Klehmet Juliane, Staudt Max, Ulm Lena, Unterwalder Nadine, Meisel Andreas, Meisel Christian
Department of Neurology, Charité Universitaetsmedizin, Charitéplatz 1, Berlin, Germany.
Department of Immunology, Labor Berlin Charité Vivantes, Sylter Strasse 2, Berlin, Germany.
J Neuroimmunol. 2015 Jun 15;283:17-22. doi: 10.1016/j.jneuroim.2015.03.023. Epub 2015 Apr 7.

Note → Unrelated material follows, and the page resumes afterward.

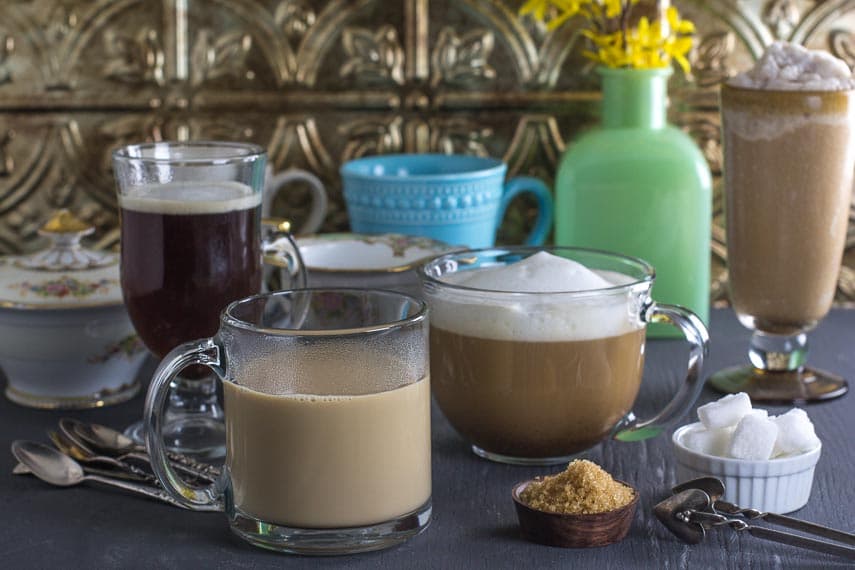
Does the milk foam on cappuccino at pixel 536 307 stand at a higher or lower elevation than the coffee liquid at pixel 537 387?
higher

The present study compared lymphocyte and T memory subsets in currently untreated patients with chronic inflammatory demyelinating polyneuropathy (CIDP) to glucocorticosteroid (GS) and intravenous immunoglobulin (IVIG) treated patients. Peripheral blood from 48 CIDP patients (21 untreated who were either treatment naïve or without treatment during the last 3 months, 17 IVIG and 10 GS treatment) and from 12 age-matched controls was evaluated using flow cytometric analysis. Our data demonstrate that long-term GS treatment is associated with reduced frequencies of total CD4+ T cells, CD4+ memory subsets and NK cells while long-term IVIG treatment is associated with alterations of the CD8+ memory compartment. Reduction of CD4+ naïve T cell counts may explain the observation that GS treatment induces prolonged clinical remission compared to IVIG treatment.

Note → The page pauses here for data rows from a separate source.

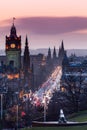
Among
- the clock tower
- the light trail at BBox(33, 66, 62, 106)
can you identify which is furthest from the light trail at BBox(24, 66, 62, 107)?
the clock tower

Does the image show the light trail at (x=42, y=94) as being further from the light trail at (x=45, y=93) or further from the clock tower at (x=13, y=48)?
the clock tower at (x=13, y=48)

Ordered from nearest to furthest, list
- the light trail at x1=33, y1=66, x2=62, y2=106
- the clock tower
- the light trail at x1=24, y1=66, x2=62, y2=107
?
the light trail at x1=24, y1=66, x2=62, y2=107 → the light trail at x1=33, y1=66, x2=62, y2=106 → the clock tower

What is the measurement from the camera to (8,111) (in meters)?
52.2

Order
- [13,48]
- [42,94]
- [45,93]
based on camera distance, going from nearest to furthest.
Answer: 1. [45,93]
2. [42,94]
3. [13,48]

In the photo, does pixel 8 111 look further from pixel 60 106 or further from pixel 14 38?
pixel 14 38

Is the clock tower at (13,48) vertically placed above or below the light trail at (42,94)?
above

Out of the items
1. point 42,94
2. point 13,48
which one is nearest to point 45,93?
point 42,94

本研究比较了慢性炎性脱髓鞘性多发性神经病(CIDP)目前未治疗患者与糖皮质激素(GS)及静脉注射免疫球蛋白(IVIG)治疗患者的淋巴细胞和T记忆亚群。使用流式细胞术分析评估了48例CIDP患者(21例未治疗患者,包括初治患者或过去3个月内未接受治疗的患者、17例接受IVIG治疗的患者和10例接受GS治疗的患者)以及12例年龄匹配对照者的外周血。我们的数据表明,长期GS治疗与总CD4+T细胞、CD4+记忆亚群及自然杀伤(NK)细胞频率降低有关,而长期IVIG治疗与CD8+记忆区室改变有关。CD4+初始T细胞计数减少可能解释了与IVIG治疗相比,GS治疗可诱导更长时间临床缓解这一观察结果。